--- START Document passage ---

Leanpub: Publish Early, Publish Often

Designing Specifications

Now, we will look at different specs for similar behaviours, and talk about the tradeoffs between them.

We will look at three dimensions for comparing specs:

How deterministic it is: Does the spec define only a single possible output for a given input, or allow the implementor to choose from a set of legal outputs?
How declarative it is: Does the spec just characterize what the output should be, or does it explicitly say how to compute the output?
How strong it is: Does the spec have a small set of legal implementations, or a large set?

Deterministic vs. Underdetermined specs

Recall the two example implementations of find we began with in the previous part:

 1 static int findA(int[] a, int val) {
 2     for (int i = 0; i < a.length; i++) {
 3         if (a[i] == val) return i;
 4     }
 5     return a.length;
 6 }
 7 
 8 static int findB(int[] a, int val) {
 9     for (int i = a.length -1 ; i >= 0; i--) {
10         if (a[i] == val) return i;
11     }
12     return -1;
13 }

Here is one possible specification of find:

1 static int find(int[] a, int val)

--- END Document passage ---

Work to complete →
Name every dimension that the specifications passage gives for comparing specs. The lines after this point have no connection to the specifications passage.

--- START Information provided ---

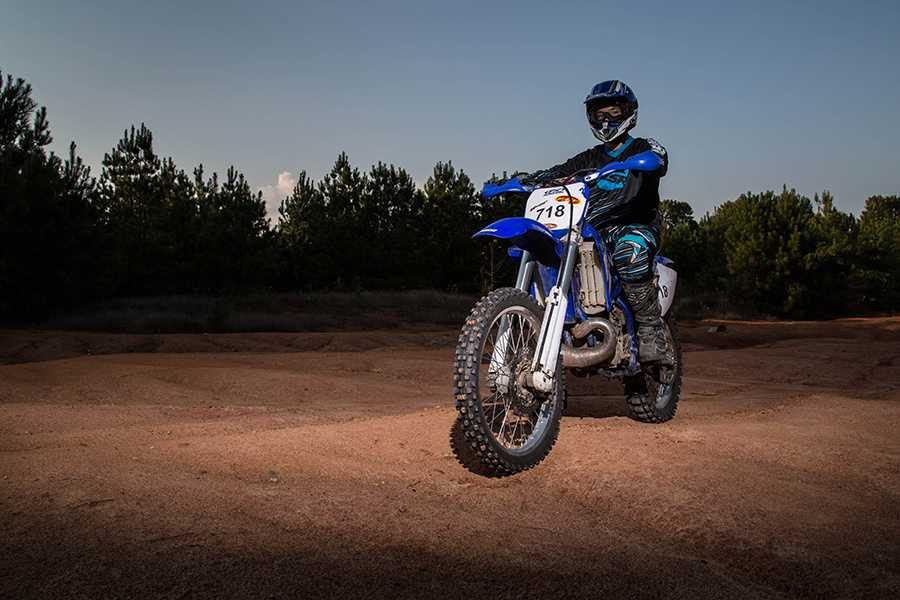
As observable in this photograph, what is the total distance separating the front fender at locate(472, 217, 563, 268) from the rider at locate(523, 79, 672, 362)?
1.84 ft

--- END Information provided ---

Completed exercise →
How deterministic it is, how declarative it is, and how strong it is.